Quick optmaven: an efficient computational framework for the de novo design of fully human monoclonal antibodies

Open Access
Allan, Matthew Frederick
Area of Honors:
Chemical Engineering
Bachelor of Science
Document Type:
Thesis Supervisors:
  • Costas D Maranas, Thesis Supervisor
  • Andrew Zydney, Honors Advisor
  • monoclonal antibody
  • mAb
  • mAbs
  • protein design
  • antibody design
  • protein engineering
  • antibody engineering
  • antibody development
  • immunology
  • computational biology
  • bioinformatics
  • IPRO
  • OptMAVEn
  • OptCDR
  • pharmaceuticals
  • biologics
Monoclonal antibodies (mAbs) have become one of the most promising classes of therapeutics. Currently, dozens of mAbs are FDA-approved for autoimmune disorders, cancers, and infectious diseases.

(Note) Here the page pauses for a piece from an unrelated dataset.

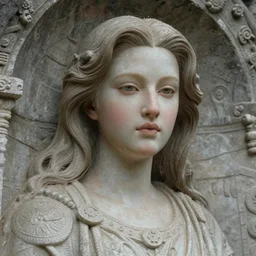 beautiful young gorgeous woman in the style stone carving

While there exist robust laboratory methods for designing mAbs for new antigens, these expensive and time-consuming (i.e. 3 – 6 months) methods are incapable of developing therapeutic antibodies rapidly during an epidemic. Potentially, computational methods of engineering mAbs could expedite this process. The first software capable of designing antibody variable domains de novo—OptMAVEn—was published in 2014. Despite designing three mAbs that bound a dodecapeptide antigen, OptMAVEn proved too time- and storage-intensive to design mAbs for Zika during the 2015 – 2016 epidemic. Here, we present Quick OptMAVEn, a new implementation of OptMAVEn. We show that Quick OptMAVEn can design variable domains of equivalent quality in 74% less time using 84% less disk storage, relative to OptMAVEn. Furthermore, we have used Quick OptMAVEn to design 50 antibodies for Zika, 9 of which are predicted to bind the antigen with greater affinity than an antibody isolated from a human patient. Quick OptMAVEn achieves better performance by using more efficient algorithms, more compact representations of antigen structures, and a novel k-means clustering step. We plan to create a web server to share Quick OptMAVEn with other labs.